When a person intentionally moves a part of the body, muscles in other parts of the body may react. We observed the muscles of other parts of the body reacting during the interval (shown in yellow) in which the artist with ALS moved the indicated body part. Therefore, to obtain the sEMG of the muscles of the body part the person intends to move, it is necessary to calibrate the sEMG during the state of muscle enervation, such as at rest, as the reference values, and set a threshold for each body part to determine muscle contraction.

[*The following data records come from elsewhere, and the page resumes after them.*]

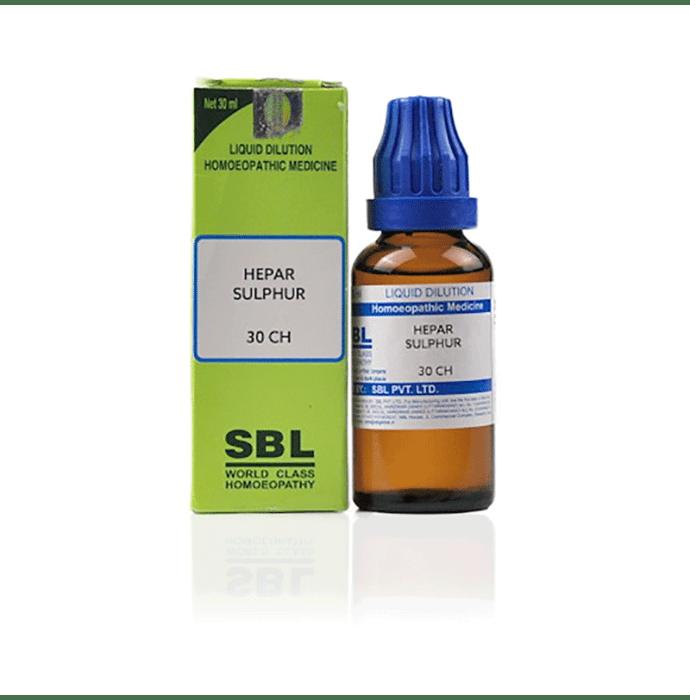 SBL Cuprum Sulphuricum Dilution 30 CH
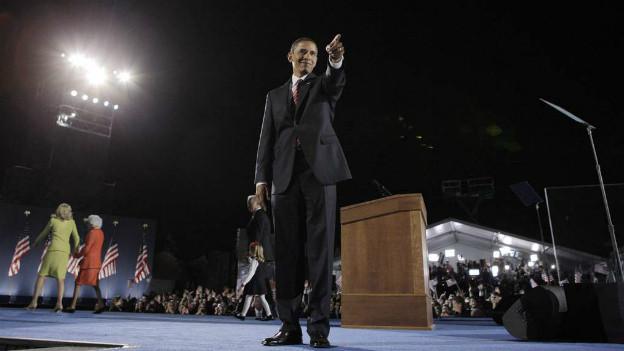 US-Präsident Obama gibt nach seinem Wahlsieg die Richtung vor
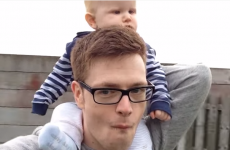 Irish dad captures fatherhood perfectly in this two minute video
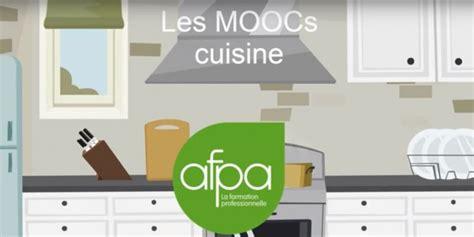 formation de cuisine gratuite l afpa lance une formation en ligne gratuite d apprentissage 224 la cuisine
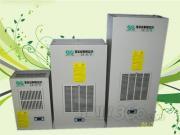 机柜空调300瓦
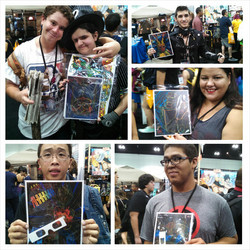 Anime Expo 2014 (4)_1.jpg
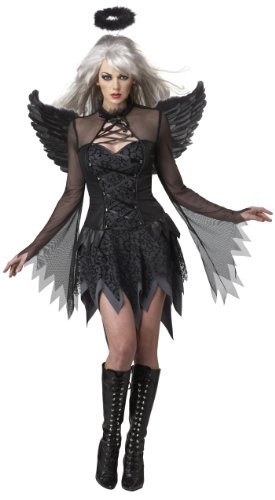 Halloween Customs For Women (California Costumes Fallen Angel Dress, Black, Large Costume)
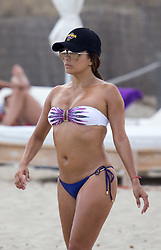 Eva Longoria seen playing beach volleyball whilst on holiday in Ibiza. Longoria was seen showing off her enviable body in a white and blue bikini. 21 Jul 2017 Pictured: Eva Longoria. Photo credit: IMP Features / MEGA TheMegaAgency.com +1 888 505 6342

The resting state of muscles immediately after the artist performed was set as the reference values, and the thresholds were set in accordance with his exertions during a performance.

Muscle fatigue is a point that should be considered when converting continuous sEMG into commands to operate an avatar in the metaverse. Muscle strength and endurance in individuals with severe physical disabilities deteriorate. It is thus necessary to enable intentional operating commands for the metaverse while conserving energy in the moving body parts. We thus adopted the policy of avoiding avatar commands that come from long, continuous muscle contractions or the degree of strength of muscle contractions. An avatar command is issued on the basis of the determination of muscle contraction of each body part. An avatar movement in response to an operation command is maintained for a certain period. If the same bodily operation command is repeated during this time, the duration of the reflected avatar movement is extended. Such a policy may seem ineffective because it does not reflect the reality of body movements. However, the artist with ALS who experienced this technology felt the avatar was moving as he had intended. He felt the actual sense of operating the avatar through his own body movements.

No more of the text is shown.